*REQUIRED ACTION*
Your task is to set down the line containing "Insert plate" and every later line of the entries, word for word, including the last.

┌─ DATA SUPPLIED

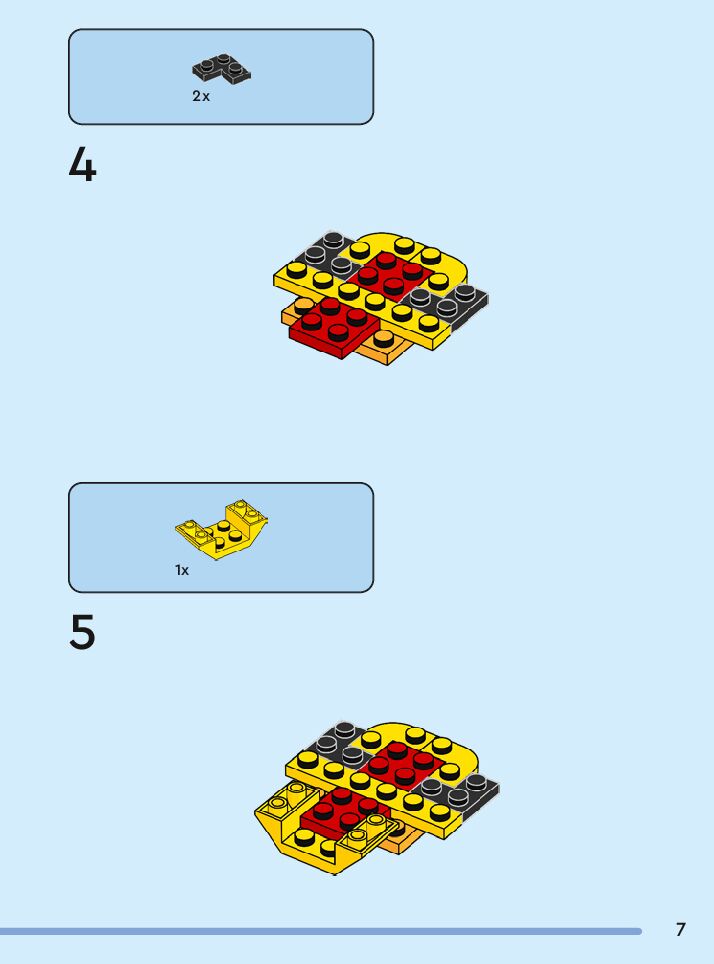 2x

4

1x

5

7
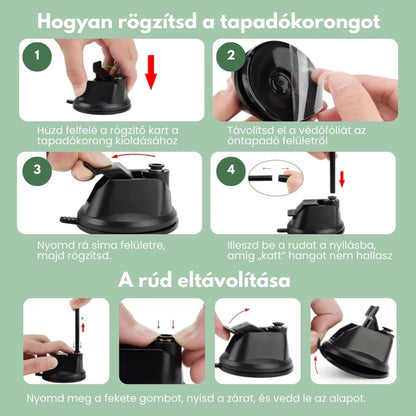 Hogyan rögzítsd a tapadókorongot

1

Húzd felfelé a rögzítő kart a tapadókorong kioldásához

2

Távolítsd el a védőfóliát az öntapadó felületről

3

Nyomd rá sima felületre, majd rögzítsd.

4

Illeszd be a rudat a nyílásba, amíg „katt" hangot nem hallasz

A rúd eltávolítása

Nyomd meg a fekete gombot, nyisd a zárat, és vedd le az alapot.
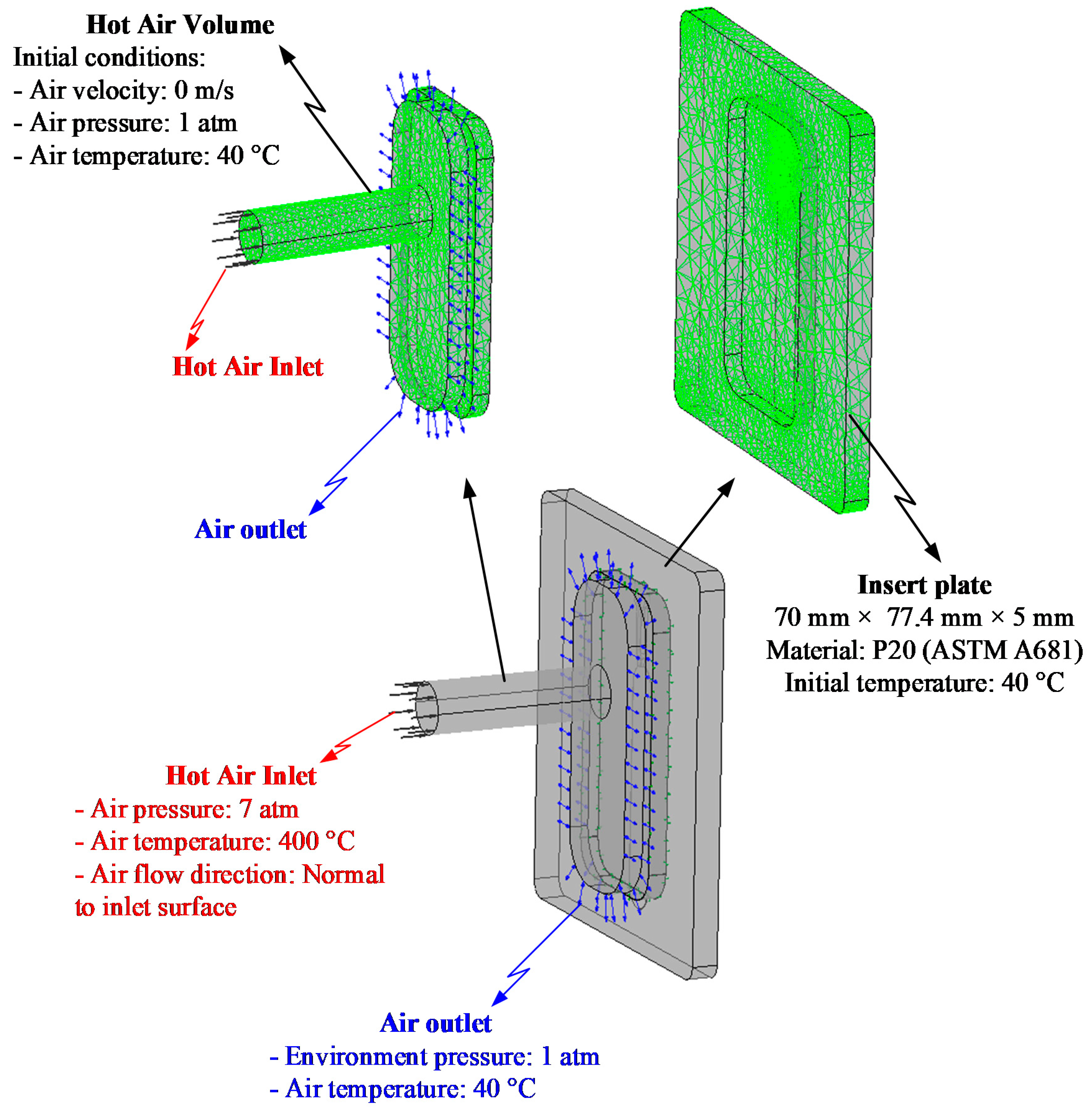 Hot Air Volume
Initial conditions:
- Air velocity: 0 m/s
- Air pressure: 1 atm
- Air temperature: 40 °C

Hot Air Inlet

Air outlet

Insert plate
70 mm × 77.4 mm × 5 mm
Material: P20 (ASTM A681)
Initial temperature: 40 °C

Hot Air Inlet
- Air pressure: 7 atm
- Air temperature: 400 °C
- Air flow direction: Normal to inlet surface

Air outlet
- Environment pressure: 1 atm
- Air temperature: 40 °C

└─

*RESULT OF THIS EXERCISE*
Insert plate
70 mm × 77.4 mm × 5 mm
Material: P20 (ASTM A681)
Initial temperature: 40 °C

Hot Air Inlet
- Air pressure: 7 atm
- Air temperature: 400 °C
- Air flow direction: Normal to inlet surface

Air outlet
- Environment pressure: 1 atm
- Air temperature: 40 °C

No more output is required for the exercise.